- _Exercise details_
List all lines of the data containing the word "threshold".
[Task data]
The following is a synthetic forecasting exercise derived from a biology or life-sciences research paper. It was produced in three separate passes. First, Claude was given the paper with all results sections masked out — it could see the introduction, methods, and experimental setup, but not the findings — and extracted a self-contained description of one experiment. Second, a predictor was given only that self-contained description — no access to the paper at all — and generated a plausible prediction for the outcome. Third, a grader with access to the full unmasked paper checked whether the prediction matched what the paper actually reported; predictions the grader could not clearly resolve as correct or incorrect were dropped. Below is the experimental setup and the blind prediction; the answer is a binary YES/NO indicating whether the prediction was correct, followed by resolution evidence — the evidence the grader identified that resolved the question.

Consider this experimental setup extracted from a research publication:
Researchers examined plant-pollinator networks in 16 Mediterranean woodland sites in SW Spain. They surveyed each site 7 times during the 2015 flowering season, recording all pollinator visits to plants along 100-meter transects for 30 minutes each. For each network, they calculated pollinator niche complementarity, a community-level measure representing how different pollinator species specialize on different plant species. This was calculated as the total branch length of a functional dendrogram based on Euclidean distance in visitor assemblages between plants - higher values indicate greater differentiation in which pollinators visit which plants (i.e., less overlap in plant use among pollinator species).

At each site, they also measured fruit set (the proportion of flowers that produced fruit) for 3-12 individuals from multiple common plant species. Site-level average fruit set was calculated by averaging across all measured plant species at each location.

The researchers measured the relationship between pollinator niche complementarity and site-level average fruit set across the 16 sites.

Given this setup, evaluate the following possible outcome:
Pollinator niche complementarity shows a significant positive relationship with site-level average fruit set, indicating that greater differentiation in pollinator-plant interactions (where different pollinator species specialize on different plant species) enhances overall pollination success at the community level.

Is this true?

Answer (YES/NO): YES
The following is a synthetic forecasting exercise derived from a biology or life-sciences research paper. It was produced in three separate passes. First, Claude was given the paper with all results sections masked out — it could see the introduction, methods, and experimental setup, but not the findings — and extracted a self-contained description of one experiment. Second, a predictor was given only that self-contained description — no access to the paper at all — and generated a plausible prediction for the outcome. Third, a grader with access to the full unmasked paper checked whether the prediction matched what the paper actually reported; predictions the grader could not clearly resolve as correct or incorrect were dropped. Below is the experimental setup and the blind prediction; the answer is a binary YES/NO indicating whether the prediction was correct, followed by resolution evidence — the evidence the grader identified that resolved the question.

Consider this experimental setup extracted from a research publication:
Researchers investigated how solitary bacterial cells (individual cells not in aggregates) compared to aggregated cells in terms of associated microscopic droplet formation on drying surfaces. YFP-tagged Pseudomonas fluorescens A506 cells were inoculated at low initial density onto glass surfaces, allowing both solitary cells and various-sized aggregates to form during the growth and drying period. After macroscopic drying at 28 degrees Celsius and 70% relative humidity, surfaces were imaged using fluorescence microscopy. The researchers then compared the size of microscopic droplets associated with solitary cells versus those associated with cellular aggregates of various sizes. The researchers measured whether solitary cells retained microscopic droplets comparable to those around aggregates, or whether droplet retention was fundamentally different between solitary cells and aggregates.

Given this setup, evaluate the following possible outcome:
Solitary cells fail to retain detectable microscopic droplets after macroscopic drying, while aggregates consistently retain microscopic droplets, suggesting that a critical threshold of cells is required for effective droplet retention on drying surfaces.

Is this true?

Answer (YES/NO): NO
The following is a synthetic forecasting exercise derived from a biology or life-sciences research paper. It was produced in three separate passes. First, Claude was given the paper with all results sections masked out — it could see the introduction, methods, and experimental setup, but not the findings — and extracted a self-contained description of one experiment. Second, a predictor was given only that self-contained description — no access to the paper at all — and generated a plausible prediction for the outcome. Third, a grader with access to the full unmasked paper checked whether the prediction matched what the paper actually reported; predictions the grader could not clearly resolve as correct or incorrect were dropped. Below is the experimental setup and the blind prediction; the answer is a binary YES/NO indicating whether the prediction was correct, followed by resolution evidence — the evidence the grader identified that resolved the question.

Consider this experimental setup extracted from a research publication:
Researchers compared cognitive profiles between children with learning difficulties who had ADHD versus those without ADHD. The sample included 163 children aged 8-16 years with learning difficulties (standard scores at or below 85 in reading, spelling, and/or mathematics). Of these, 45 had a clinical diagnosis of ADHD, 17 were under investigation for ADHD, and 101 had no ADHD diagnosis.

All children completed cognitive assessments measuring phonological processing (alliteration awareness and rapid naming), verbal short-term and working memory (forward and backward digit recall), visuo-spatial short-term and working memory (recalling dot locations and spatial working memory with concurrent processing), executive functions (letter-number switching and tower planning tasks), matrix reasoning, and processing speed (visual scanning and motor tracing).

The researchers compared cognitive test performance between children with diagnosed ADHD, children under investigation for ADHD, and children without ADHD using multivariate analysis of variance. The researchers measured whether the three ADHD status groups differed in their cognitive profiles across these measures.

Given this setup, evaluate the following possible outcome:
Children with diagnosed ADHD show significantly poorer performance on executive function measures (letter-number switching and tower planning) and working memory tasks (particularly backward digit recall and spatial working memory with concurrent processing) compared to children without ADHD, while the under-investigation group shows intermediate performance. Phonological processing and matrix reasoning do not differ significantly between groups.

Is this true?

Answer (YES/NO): NO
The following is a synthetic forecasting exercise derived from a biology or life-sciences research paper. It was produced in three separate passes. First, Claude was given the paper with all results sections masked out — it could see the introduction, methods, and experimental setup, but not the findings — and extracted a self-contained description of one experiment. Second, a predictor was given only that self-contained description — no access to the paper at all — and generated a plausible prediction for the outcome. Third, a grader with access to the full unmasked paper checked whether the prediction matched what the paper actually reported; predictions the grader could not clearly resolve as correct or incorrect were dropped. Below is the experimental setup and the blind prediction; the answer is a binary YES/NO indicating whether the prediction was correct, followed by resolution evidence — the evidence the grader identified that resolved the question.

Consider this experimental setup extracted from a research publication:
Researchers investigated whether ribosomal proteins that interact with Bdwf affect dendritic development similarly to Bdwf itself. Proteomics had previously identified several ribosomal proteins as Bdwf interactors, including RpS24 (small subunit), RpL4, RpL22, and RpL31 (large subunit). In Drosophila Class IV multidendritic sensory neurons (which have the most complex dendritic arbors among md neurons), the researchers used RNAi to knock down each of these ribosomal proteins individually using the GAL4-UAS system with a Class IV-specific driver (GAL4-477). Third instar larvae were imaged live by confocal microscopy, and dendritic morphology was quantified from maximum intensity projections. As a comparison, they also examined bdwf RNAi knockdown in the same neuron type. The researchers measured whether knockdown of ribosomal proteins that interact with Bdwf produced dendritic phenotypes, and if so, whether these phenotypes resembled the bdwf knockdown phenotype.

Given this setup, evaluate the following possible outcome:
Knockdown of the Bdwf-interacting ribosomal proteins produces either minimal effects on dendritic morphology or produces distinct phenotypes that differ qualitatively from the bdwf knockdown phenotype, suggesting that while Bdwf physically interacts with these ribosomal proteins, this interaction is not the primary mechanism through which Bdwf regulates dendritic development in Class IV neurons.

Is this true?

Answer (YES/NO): NO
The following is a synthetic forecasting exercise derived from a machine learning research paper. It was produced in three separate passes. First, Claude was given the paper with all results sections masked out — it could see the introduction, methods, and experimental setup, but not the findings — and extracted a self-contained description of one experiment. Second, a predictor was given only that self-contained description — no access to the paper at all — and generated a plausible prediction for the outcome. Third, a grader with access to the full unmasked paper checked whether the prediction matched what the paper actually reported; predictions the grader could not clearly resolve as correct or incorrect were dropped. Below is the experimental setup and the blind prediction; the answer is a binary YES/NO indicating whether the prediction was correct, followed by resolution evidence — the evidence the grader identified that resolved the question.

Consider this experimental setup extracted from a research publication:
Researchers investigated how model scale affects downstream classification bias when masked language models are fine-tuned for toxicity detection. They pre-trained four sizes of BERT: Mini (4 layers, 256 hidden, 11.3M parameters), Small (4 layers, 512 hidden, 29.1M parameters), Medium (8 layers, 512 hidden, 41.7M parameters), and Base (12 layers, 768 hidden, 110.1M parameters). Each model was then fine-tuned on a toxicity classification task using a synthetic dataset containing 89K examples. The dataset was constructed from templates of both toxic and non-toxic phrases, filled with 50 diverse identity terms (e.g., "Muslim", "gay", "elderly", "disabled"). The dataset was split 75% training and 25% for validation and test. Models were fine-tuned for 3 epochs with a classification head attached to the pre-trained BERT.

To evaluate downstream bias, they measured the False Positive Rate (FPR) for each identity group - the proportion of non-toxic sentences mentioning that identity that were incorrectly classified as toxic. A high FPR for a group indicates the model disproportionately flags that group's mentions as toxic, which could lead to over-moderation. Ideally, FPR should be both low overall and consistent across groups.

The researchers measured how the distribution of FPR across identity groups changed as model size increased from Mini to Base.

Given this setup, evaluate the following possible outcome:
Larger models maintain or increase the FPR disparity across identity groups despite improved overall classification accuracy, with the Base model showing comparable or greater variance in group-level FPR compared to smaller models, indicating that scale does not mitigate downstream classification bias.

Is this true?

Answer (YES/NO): NO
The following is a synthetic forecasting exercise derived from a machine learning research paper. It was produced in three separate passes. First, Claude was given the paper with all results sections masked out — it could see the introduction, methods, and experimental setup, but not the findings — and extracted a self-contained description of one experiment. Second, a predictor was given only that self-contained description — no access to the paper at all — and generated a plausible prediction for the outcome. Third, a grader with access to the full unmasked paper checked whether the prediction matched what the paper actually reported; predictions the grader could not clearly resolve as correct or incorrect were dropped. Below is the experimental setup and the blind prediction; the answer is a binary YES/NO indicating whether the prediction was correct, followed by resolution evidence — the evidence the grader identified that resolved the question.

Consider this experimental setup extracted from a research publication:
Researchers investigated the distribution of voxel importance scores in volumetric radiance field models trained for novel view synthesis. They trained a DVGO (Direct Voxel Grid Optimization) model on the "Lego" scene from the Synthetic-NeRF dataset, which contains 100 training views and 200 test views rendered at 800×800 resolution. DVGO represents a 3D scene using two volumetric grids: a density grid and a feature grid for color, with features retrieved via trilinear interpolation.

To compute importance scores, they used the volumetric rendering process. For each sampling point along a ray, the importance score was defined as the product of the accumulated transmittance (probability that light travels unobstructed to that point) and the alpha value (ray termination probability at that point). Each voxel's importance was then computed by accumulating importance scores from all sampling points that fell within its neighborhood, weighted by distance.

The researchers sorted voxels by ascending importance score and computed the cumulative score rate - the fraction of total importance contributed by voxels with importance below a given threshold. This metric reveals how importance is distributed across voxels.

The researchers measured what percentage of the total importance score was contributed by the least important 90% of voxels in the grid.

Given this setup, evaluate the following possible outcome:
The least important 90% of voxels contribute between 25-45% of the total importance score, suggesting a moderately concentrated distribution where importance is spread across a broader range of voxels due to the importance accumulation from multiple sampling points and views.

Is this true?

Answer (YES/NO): NO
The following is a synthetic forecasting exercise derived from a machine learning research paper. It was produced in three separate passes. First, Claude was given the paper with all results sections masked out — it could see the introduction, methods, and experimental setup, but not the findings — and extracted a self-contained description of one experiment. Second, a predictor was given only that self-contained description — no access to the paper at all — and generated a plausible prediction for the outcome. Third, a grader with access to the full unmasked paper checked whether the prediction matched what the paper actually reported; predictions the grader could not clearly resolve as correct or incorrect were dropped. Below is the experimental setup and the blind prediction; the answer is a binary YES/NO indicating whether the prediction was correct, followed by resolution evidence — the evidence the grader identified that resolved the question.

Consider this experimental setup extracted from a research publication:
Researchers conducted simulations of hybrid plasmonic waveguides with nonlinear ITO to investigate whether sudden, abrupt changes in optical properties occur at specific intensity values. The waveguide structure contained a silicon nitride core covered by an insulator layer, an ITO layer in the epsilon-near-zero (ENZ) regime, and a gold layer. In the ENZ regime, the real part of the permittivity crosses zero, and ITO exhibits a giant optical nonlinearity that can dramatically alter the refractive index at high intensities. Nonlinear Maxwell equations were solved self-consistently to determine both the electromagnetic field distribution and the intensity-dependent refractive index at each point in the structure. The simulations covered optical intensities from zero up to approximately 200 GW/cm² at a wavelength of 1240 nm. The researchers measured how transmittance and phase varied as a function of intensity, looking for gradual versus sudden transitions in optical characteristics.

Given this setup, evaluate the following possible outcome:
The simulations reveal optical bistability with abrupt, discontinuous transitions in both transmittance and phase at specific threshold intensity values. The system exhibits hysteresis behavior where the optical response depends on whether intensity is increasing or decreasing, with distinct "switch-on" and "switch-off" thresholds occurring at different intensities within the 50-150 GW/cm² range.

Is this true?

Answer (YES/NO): NO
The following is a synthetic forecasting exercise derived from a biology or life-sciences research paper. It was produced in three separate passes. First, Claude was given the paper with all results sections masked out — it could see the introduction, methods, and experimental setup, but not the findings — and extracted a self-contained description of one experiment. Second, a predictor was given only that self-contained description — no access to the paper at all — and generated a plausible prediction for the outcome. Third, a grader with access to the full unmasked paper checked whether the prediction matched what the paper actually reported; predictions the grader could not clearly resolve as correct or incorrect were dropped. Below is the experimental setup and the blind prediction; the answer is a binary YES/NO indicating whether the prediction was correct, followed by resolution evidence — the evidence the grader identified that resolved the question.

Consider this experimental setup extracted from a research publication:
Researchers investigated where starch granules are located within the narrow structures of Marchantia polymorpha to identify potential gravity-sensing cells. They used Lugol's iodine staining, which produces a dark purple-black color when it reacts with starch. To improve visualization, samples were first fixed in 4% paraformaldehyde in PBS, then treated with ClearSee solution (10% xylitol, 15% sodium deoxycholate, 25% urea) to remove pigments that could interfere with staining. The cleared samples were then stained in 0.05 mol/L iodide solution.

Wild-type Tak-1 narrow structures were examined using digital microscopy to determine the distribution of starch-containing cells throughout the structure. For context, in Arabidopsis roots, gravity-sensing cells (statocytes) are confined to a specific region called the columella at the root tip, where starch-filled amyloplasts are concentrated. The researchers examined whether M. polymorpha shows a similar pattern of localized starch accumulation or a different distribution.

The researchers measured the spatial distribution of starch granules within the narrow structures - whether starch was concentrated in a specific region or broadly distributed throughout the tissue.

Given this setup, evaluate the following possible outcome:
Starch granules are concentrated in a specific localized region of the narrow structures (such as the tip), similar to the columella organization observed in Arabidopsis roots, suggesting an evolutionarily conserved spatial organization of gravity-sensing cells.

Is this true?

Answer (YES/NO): NO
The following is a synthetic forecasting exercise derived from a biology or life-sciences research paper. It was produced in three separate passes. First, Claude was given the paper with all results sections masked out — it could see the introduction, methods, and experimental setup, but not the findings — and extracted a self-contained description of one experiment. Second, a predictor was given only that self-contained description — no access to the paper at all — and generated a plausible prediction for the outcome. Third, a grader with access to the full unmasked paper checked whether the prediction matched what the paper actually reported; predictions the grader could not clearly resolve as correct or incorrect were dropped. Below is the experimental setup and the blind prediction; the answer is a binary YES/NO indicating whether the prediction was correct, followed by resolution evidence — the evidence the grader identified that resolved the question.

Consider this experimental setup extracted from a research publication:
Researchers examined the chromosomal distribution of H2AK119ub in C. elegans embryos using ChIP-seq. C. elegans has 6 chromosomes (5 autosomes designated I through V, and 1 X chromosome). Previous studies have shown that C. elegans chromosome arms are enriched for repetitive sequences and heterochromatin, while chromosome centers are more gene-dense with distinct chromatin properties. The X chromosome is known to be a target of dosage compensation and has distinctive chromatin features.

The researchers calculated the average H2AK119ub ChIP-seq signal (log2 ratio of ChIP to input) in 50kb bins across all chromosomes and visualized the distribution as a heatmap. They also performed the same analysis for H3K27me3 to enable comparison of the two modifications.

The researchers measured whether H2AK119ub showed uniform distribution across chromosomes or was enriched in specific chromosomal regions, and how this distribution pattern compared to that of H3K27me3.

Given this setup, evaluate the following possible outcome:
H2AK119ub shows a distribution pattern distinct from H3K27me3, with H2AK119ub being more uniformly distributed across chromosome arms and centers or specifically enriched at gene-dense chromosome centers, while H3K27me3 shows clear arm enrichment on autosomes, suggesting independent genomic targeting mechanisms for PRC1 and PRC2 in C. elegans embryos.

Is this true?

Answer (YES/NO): YES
[/Task data]
- _Exercise response_
Solitary cells fail to retain detectable microscopic droplets after macroscopic drying, while aggregates consistently retain microscopic droplets, suggesting that a critical threshold of cells is required for effective droplet retention on drying surfaces.
The researchers sorted voxels by ascending importance score and computed the cumulative score rate - the fraction of total importance contributed by voxels with importance below a given threshold. This metric reveals how importance is distributed across voxels.
The simulations reveal optical bistability with abrupt, discontinuous transitions in both transmittance and phase at specific threshold intensity values. The system exhibits hysteresis behavior where the optical response depends on whether intensity is increasing or decreasing, with distinct "switch-on" and "switch-off" thresholds occurring at different intensities within the 50-150 GW/cm² range.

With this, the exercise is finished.